◆ Text passage ◆

BEGIN

The basic principle of RFID positioning is to read the characteristic information (such as ID, received signal strength, etc.) of the target RFID tag through a group of fixed readers, and can also use proximity detection, multilateration, or received signal strength methods to determine the location of the tag.

This technology has a short effective range, generally up to several tens of meters. However, it can achieve centimeter-level positioning accuracy within a few milliseconds and has a large transmission range at a low cost. Additionally, due to its non-contact and non-line-of-sight features, it is expected to become a preferred indoor positioning technology.

Currently, the hot spots and challenges of RFID research include establishing theoretical propagation models, user security and privacy, and international standardization issues. Its advantages are small size and low cost, but it has a short effective range, lacks communication capabilities, and is difficult to integrate into other systems, making precise positioning challenging. The deployment of readers and antennas requires substantial engineering experience, which is difficult.

3. Infrared Technology

Infrared is an electromagnetic wave with a wavelength between radio waves and visible light. Infrared positioning mainly has two specific implementation methods: one is to attach an electronic tag that emits infrared rays to the positioning object, and measure the distance or angle of the signal source through multiple infrared sensors placed indoors to calculate the object’s location.

This method can easily achieve high accuracy in open indoor spaces, allowing for passive positioning of infrared radiation sources. However, infrared signals are easily obstructed by obstacles, and the transmission distance is not long, thus requiring a dense deployment of sensors, resulting in high hardware and construction costs. Additionally, infrared is easily affected by heat sources, lighting, etc., leading to decreased positioning accuracy and reliability.

This technology is currently mainly used for passive positioning of infrared radiation sources such as aircraft, tanks, and missiles in military applications, and also for positioning of indoor autonomous robots.

The other method of infrared positioning is infrared networking, which covers the space to be measured with a network of multiple pairs of transmitters and receivers, directly positioning the moving target.

The advantage of this method is that it does not require the positioning object to carry any terminals or tags, providing strong concealment. The disadvantage is that achieving high-precision positioning requires a large number of infrared receivers and transmitters, leading to very high costs, and therefore only high-level security applications adopt this technology.

END

◆ Directions for this task ◆
Reproduce the text on indoor positioning word for word, from "This method can" to "indoor autonomous robots.". The listing is separate material with no connection to the text on indoor positioning.

[Stored data entries]
BEGIN

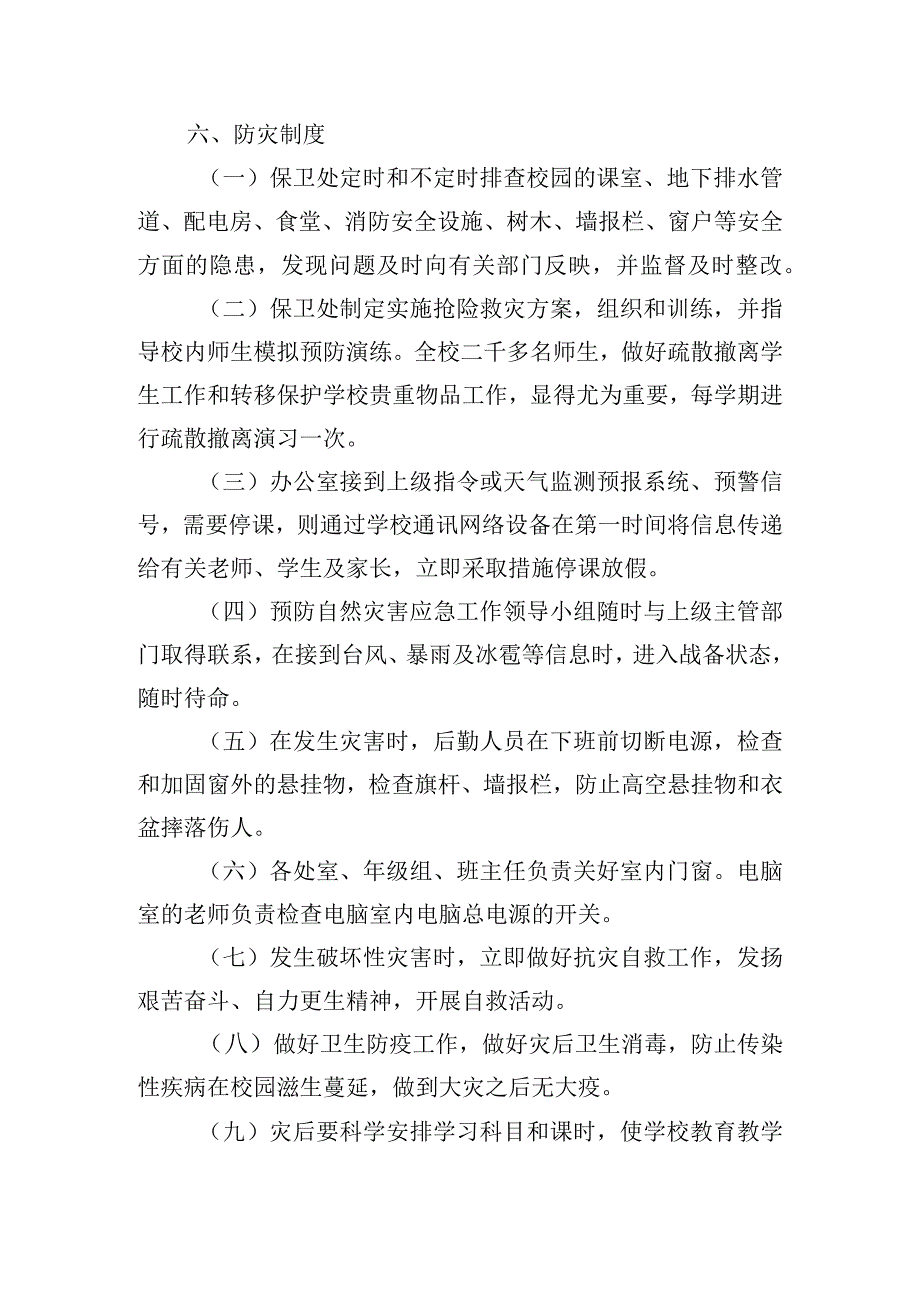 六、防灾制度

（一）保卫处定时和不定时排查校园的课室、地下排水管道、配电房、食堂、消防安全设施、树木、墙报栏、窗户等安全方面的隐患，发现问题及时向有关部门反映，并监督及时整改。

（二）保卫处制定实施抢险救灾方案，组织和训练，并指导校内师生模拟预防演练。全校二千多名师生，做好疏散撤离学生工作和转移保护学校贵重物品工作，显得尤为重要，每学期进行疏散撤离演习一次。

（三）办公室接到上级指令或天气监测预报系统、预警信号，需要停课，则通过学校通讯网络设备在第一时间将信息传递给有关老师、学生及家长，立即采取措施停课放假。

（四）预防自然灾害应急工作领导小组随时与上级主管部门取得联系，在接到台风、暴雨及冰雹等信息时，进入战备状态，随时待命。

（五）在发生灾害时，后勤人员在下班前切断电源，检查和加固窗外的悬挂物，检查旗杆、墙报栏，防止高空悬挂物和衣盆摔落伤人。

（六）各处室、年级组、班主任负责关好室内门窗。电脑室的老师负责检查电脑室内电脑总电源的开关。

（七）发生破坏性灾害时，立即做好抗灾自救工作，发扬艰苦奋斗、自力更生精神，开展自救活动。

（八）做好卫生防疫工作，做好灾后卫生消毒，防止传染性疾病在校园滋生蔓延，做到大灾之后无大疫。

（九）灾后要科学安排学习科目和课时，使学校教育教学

END
BEGIN

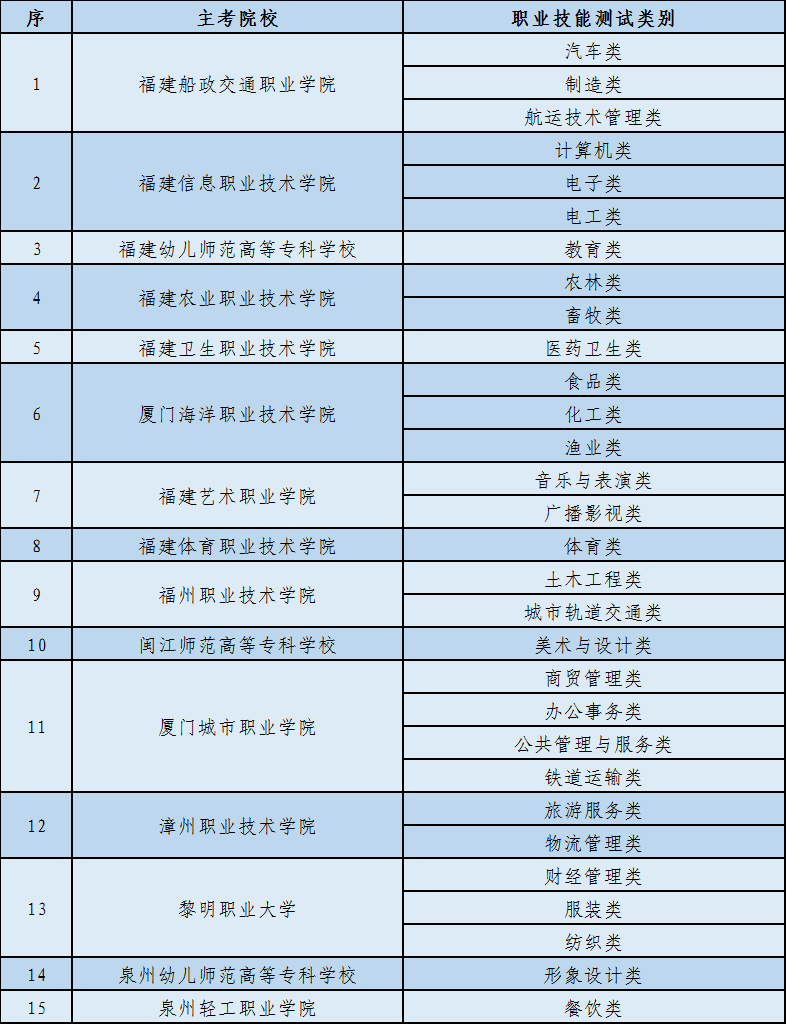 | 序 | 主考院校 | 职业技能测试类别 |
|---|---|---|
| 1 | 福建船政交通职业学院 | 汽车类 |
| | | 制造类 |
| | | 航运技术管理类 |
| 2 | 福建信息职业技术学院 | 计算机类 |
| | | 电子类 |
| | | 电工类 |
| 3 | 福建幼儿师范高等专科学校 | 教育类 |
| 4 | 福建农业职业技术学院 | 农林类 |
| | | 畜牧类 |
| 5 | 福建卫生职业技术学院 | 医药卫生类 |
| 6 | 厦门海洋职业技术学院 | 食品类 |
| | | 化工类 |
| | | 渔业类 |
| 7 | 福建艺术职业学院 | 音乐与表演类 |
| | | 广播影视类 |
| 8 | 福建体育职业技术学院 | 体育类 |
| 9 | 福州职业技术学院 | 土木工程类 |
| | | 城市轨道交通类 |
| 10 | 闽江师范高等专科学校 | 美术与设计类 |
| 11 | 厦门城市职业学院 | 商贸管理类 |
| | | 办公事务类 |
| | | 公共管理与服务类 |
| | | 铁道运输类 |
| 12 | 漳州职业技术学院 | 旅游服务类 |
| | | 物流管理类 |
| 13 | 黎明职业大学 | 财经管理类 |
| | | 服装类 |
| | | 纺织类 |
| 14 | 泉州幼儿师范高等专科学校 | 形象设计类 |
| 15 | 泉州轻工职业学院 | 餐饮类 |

END
BEGIN

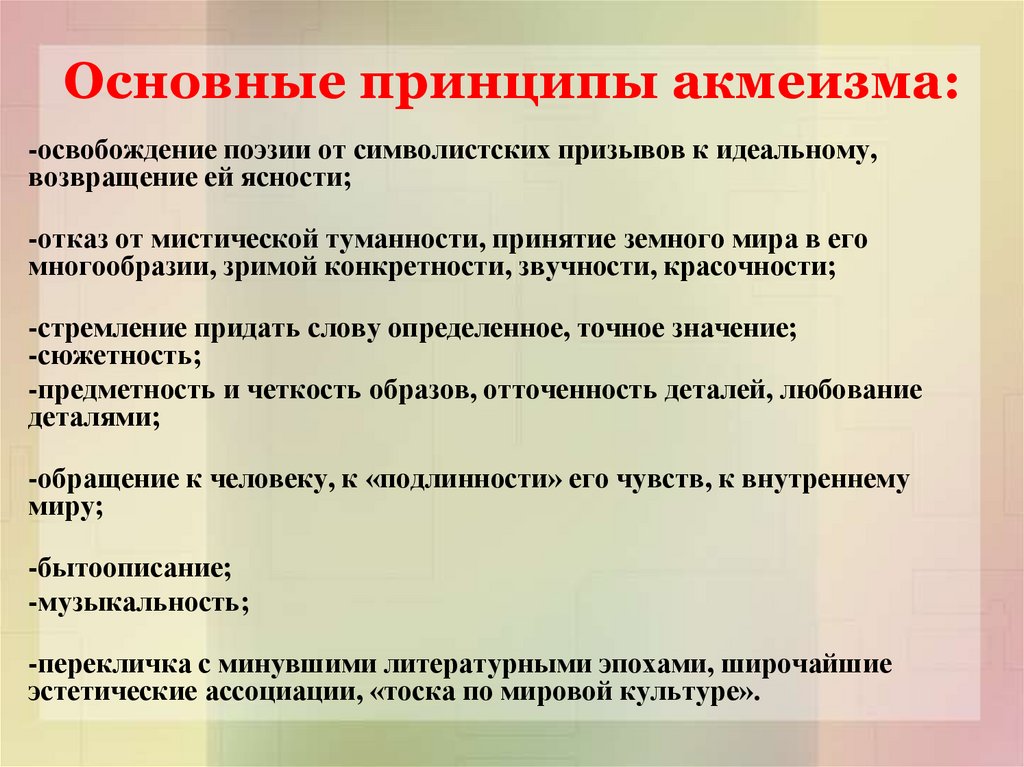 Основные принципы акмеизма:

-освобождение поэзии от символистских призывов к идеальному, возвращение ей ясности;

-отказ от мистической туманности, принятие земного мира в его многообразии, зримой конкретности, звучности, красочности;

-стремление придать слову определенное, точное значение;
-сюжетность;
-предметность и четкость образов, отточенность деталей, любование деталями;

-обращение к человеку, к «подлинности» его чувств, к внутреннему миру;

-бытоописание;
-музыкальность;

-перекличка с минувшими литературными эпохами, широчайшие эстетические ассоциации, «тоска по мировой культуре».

END

◆ Your solution ◆
This method can easily achieve high accuracy in open indoor spaces, allowing for passive positioning of infrared radiation sources. However, infrared signals are easily obstructed by obstacles, and the transmission distance is not long, thus requiring a dense deployment of sensors, resulting in high hardware and construction costs. Additionally, infrared is easily affected by heat sources, lighting, etc., leading to decreased positioning accuracy and reliability.

This technology is currently mainly used for passive positioning of infrared radiation sources such as aircraft, tanks, and missiles in military applications, and also for positioning of indoor autonomous robots.